Shares surge 13% after a $5.5 billion buyout proposal.

Leap (LEAP) jumped 12% early Tuesday after rival regional wireless service provider MetroPCS (PCS) proposed a $5.5 billion all-stock merger.

Dallas-based MetroPCS wants to exchange 2.75 of its shares for each Leap share. That's just a 3% premium to Friday's closing prices, but Leap investors weren't discouraged. They sent their shares up $9.34 in early action to $81.84.

"We believe that the combination of MetroPCS and Leap is extremely compelling and will create significant value for the stakeholders of both companies," MetroPCS chief Roger Linquist said in a press release. "The combined company will create a new national wireless carrier with licenses covering nearly all of the top 200 markets in the United States."

MetroPCS justified its low bid by explaining that "since our initial public offering in April of this year, Leap's stock price has traded in part in anticipation of a merger between the two companies."

MetroPCS shares rose $1.46 to $28.75 in early trading Tuesday.

MetroPCS, like Leap, sells flat-rate monthly wireless service in select cities throughout several states.
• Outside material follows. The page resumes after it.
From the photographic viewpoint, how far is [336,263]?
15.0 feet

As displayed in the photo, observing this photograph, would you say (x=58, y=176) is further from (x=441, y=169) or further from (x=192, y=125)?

The services are aimed at customers who use wireless as their primary phone and prefer no contracts or credit checks.

Leap says it offers service in areas including San Diego; Colorado Springs, Colo.; Cincinnati; Kansas City, Kan.; Kansas City, Mo.; Louisville and Lexington, Ky.; Portland, Ore.; and Austin, El Paso, Houston and San Antonio, Texas.

MetroPCS says it has 3 million subscribers in markets including Atlanta, Florida, Dallas, Detroit and California.

Both companies operate on code division multiple access, or CDMA, technology, simplifying the potential technological tangles tied to any deal.